— start of Extract provided —

# How to make DVD containing 6 movie



## gau_pppu (Jun 14, 2007)

how is it possable to fit 6 or 4 movie (approximately 2hr duration each) in one DVD so that it can be played in a genaral DVD player, like yhose DVD's available in music and video stores, which contain 4 or 6 movie in one DVD....


----------



## xbonez (Jun 14, 2007)

rip or convert the movies to .avi format. that way you can easily fit 5-6 movies on one dvd. most of the dvd players play .avi files even from a data dvd


----------



## techtronic (Jun 15, 2007)

What is this thread doing under Tuts ?


----------



## pannaguma (Jun 15, 2007)

^^ gau_pppu wanted sum1 to post a tut on the mentioned topic for him


----------



## Pathik (Jun 15, 2007)

Convert the movies to either divx or xvid avi or any format... reduce the quality and bitrate a bit... write them onto a dvd... thank me


----------



## Zeeshan Quireshi (Jun 15, 2007)

use DVDFab or ny other software to easily convert DVD's to divx , write them to dvd....thank me


----------



## gau_pppu (Jun 15, 2007)

all my movie's are in AVI amd some in MP4 format but if I make a data dvd with those then i cannot play those in dvd player........? but those dvd available in music stores contain 4 or 6 movie in one, can easily be played in a dvd player....


----------



## Pathik (Jun 15, 2007)

to play divx avi movies u need a divx player(most new players support divx)... if not then u ll need to convert all those files to .vob and reduce all the quality settings to very low... only then u ll be able to fit them onto a dvd..

— end of Extract provided —
— start of Record set —

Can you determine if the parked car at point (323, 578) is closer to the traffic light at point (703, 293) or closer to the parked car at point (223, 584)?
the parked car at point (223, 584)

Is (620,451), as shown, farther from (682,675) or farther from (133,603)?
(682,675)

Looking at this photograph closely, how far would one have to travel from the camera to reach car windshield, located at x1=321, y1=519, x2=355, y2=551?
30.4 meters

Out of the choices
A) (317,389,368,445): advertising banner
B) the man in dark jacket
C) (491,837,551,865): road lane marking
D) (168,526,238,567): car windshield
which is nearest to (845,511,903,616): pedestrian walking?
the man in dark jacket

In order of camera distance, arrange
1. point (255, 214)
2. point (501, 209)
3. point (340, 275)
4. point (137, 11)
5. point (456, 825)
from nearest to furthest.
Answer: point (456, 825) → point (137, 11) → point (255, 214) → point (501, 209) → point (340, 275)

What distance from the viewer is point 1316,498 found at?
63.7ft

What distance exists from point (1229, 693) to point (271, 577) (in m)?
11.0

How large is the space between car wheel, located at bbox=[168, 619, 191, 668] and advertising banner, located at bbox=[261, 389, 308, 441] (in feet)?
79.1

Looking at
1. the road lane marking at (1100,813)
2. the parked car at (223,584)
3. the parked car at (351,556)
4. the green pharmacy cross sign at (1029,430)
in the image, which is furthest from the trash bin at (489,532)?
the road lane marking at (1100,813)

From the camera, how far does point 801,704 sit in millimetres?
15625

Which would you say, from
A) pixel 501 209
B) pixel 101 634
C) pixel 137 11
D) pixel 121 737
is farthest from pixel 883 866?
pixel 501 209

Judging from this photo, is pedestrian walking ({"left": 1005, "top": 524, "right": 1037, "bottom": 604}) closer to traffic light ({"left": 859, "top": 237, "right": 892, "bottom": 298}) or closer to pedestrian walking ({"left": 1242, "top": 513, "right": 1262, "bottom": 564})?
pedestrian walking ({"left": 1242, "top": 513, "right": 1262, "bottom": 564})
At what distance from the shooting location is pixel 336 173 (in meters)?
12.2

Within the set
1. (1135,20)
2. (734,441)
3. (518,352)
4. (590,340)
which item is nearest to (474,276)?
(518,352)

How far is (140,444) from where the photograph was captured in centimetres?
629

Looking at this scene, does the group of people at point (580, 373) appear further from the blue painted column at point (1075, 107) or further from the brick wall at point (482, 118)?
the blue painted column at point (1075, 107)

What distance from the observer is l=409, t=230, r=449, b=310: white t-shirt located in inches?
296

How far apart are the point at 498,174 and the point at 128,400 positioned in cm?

— end of Record set —

Tasks:
**A)** Write out the part of the DVD movie thread starting at "to play divx" and ending at "fit them onto a dvd..".
**B)** Carry on the forum thread about fitting several movies onto one DVD from the point where it stops.

Expected outputs:
**A)**
to play divx avi movies u need a divx player(most new players support divx)... if not then u ll need to convert all those files to .vob and reduce all the quality settings to very low... only then u ll be able to fit them onto a dvd..

**B)**
----------



## xbonez (Jun 19, 2007)

most new dvd players play .avi though not .mp4


----------



## bikdel (Jun 19, 2007)

use gordian knot to convert into divx n use it in dvds.......


----------



## upendra_gp (Jun 19, 2007)

Well there are many ways! 
1]If you don't want much quality then use software like DVD Shrink or Nero Recode and compress various DVD's into 1 GB files. If they aren't compressed at one go then you will need to encode each title again and again.This is comparatively faster. This type of DVD will play on any standalone DVD player.
2]If you want quality then go for XVID. Use software like AutoGK or Gordian Knot and search and you will find a very nice guide for DVD to XVID conversion at websites like doom9.org or videohelp.com. Ask me I can guide you too!In this way each movie will take at least 6 hours to encode but will produce excellent quality in smaller file size. I managed to compress my original DVD of a movie of 2 hours in 800MB at 640X352 at nearly no visible quality loss!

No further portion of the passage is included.